GIVEN TASK:
Rewrite the listing below, changing every "camera" to "lens" and leaving everything else as it is.

— begin PROVIDED ENTRIES —

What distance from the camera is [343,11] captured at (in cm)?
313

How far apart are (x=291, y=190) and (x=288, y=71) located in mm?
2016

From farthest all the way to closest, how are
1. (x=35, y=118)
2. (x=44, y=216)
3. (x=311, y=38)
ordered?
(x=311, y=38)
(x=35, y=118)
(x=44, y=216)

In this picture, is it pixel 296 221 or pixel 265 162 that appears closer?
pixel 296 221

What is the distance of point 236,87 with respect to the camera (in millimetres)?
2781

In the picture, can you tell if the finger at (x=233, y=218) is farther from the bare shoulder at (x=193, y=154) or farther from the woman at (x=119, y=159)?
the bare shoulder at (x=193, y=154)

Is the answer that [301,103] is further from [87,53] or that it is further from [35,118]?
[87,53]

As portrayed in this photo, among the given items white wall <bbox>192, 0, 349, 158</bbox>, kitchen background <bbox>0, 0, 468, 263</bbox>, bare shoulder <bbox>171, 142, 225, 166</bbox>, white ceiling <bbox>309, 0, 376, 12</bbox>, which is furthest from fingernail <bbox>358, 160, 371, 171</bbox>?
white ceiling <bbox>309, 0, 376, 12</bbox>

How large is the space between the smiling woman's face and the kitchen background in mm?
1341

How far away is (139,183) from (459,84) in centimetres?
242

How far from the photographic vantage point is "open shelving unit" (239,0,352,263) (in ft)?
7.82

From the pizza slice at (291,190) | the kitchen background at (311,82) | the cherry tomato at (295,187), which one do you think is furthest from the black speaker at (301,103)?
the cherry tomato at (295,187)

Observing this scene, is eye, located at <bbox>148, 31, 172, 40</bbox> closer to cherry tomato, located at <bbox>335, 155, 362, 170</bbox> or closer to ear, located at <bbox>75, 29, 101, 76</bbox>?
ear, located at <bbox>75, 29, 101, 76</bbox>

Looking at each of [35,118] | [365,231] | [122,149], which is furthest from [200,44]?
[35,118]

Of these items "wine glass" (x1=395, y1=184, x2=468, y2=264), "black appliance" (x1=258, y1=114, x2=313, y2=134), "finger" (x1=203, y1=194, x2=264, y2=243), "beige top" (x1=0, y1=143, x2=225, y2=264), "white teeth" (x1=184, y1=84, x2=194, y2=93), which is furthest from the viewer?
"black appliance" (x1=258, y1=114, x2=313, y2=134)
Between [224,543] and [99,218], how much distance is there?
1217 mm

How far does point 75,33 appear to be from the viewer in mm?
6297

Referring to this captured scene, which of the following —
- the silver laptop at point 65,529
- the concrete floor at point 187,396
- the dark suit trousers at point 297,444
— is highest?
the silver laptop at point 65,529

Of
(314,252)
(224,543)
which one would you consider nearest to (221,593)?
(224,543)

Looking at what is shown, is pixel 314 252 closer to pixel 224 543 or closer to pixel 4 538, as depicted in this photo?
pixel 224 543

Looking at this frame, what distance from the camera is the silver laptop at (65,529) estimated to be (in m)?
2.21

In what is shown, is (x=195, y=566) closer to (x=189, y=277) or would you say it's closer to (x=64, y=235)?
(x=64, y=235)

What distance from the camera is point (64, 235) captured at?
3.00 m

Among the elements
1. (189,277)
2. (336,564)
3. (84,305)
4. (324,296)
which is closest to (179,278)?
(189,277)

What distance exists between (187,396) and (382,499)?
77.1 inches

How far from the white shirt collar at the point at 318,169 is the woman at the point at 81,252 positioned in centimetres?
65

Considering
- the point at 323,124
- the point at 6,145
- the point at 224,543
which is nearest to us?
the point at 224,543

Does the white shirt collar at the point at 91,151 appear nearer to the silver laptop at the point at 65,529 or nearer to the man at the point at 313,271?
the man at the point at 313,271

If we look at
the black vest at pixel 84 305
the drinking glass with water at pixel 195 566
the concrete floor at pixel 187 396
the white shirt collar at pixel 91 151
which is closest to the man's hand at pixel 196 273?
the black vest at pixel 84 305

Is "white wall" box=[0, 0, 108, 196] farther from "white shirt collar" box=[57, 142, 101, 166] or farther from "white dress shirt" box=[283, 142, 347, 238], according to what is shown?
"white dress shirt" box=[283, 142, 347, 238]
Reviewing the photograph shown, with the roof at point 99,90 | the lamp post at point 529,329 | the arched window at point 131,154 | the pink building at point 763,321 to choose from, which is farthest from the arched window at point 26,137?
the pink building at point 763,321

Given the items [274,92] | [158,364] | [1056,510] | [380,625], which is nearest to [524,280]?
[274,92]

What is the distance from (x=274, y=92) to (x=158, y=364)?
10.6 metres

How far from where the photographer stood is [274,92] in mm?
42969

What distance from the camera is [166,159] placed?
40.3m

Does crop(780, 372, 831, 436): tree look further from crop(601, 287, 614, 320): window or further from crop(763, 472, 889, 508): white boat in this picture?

— end PROVIDED ENTRIES —

ANSWER FOR THE TASK:
What distance from the lens is [343,11] captured at (in cm)?
313

How far apart are (x=291, y=190) and (x=288, y=71) located in mm?
2016

From farthest all the way to closest, how are
1. (x=35, y=118)
2. (x=44, y=216)
3. (x=311, y=38)
ordered?
(x=311, y=38)
(x=35, y=118)
(x=44, y=216)

In this picture, is it pixel 296 221 or pixel 265 162 that appears closer?
pixel 296 221

What is the distance of point 236,87 with respect to the lens (in millimetres)?
2781

In the picture, can you tell if the finger at (x=233, y=218) is farther from the bare shoulder at (x=193, y=154) or farther from the woman at (x=119, y=159)?
the bare shoulder at (x=193, y=154)

Is the answer that [301,103] is further from [87,53] or that it is further from [35,118]?
[87,53]

As portrayed in this photo, among the given items white wall <bbox>192, 0, 349, 158</bbox>, kitchen background <bbox>0, 0, 468, 263</bbox>, bare shoulder <bbox>171, 142, 225, 166</bbox>, white ceiling <bbox>309, 0, 376, 12</bbox>, which is furthest from fingernail <bbox>358, 160, 371, 171</bbox>?
white ceiling <bbox>309, 0, 376, 12</bbox>

How large is the space between the smiling woman's face and the kitchen background in mm?
1341

How far away is (139,183) from (459,84) in centimetres?
242

How far from the photographic vantage point is "open shelving unit" (239,0,352,263) (in ft)?
7.82

From the pizza slice at (291,190) | the kitchen background at (311,82) | the cherry tomato at (295,187), which one do you think is furthest from the black speaker at (301,103)?
the cherry tomato at (295,187)

Observing this scene, is eye, located at <bbox>148, 31, 172, 40</bbox> closer to cherry tomato, located at <bbox>335, 155, 362, 170</bbox> or closer to ear, located at <bbox>75, 29, 101, 76</bbox>?
ear, located at <bbox>75, 29, 101, 76</bbox>

Looking at each of [35,118] | [365,231] | [122,149], which is furthest from [200,44]?
[35,118]

Of these items "wine glass" (x1=395, y1=184, x2=468, y2=264), "black appliance" (x1=258, y1=114, x2=313, y2=134), "finger" (x1=203, y1=194, x2=264, y2=243), "beige top" (x1=0, y1=143, x2=225, y2=264), "white teeth" (x1=184, y1=84, x2=194, y2=93), which is furthest from the viewer?
"black appliance" (x1=258, y1=114, x2=313, y2=134)
Between [224,543] and [99,218], how much distance is there?
1217 mm

How far does point 75,33 appear to be from the viewer in mm?
6297

Referring to this captured scene, which of the following —
- the silver laptop at point 65,529
- the concrete floor at point 187,396
- the dark suit trousers at point 297,444
— is highest?
the silver laptop at point 65,529

Of
(314,252)
(224,543)
which one would you consider nearest to (221,593)?
(224,543)

Looking at what is shown, is pixel 314 252 closer to pixel 224 543 or closer to pixel 4 538, as depicted in this photo?
pixel 224 543

Looking at this frame, what distance from the lens is the silver laptop at (65,529) estimated to be (in m)?
2.21

In what is shown, is (x=195, y=566) closer to (x=189, y=277) or would you say it's closer to (x=64, y=235)?
(x=64, y=235)

What distance from the lens is point (64, 235) captured at?
3.00 m

Among the elements
1. (189,277)
2. (336,564)
3. (84,305)
4. (324,296)
which is closest to (179,278)?
(189,277)

What distance exists between (187,396) and (382,499)?
77.1 inches

How far from the white shirt collar at the point at 318,169 is the woman at the point at 81,252 positioned in centimetres?
65

Considering
- the point at 323,124
- the point at 6,145
- the point at 224,543
which is nearest to us?
the point at 224,543

Does the white shirt collar at the point at 91,151 appear nearer to the silver laptop at the point at 65,529 or nearer to the man at the point at 313,271?
the man at the point at 313,271

If we look at
the black vest at pixel 84 305
the drinking glass with water at pixel 195 566
the concrete floor at pixel 187 396
the white shirt collar at pixel 91 151
which is closest to the man's hand at pixel 196 273?
the black vest at pixel 84 305

Is "white wall" box=[0, 0, 108, 196] farther from "white shirt collar" box=[57, 142, 101, 166] or farther from "white dress shirt" box=[283, 142, 347, 238], according to what is shown?
"white dress shirt" box=[283, 142, 347, 238]
Reviewing the photograph shown, with the roof at point 99,90 | the lamp post at point 529,329 | the arched window at point 131,154 | the pink building at point 763,321 to choose from, which is farthest from the arched window at point 26,137?
the pink building at point 763,321

Given the items [274,92] | [158,364] | [1056,510] | [380,625], which is nearest to [524,280]?
[274,92]

What is the distance from (x=274, y=92) to (x=158, y=364)?
10.6 metres

How far from where the photographer stood is [274,92] in mm?
42969

What distance from the lens is [166,159] placed?
40.3m

Does crop(780, 372, 831, 436): tree look further from crop(601, 287, 614, 320): window or further from crop(763, 472, 889, 508): white boat in this picture?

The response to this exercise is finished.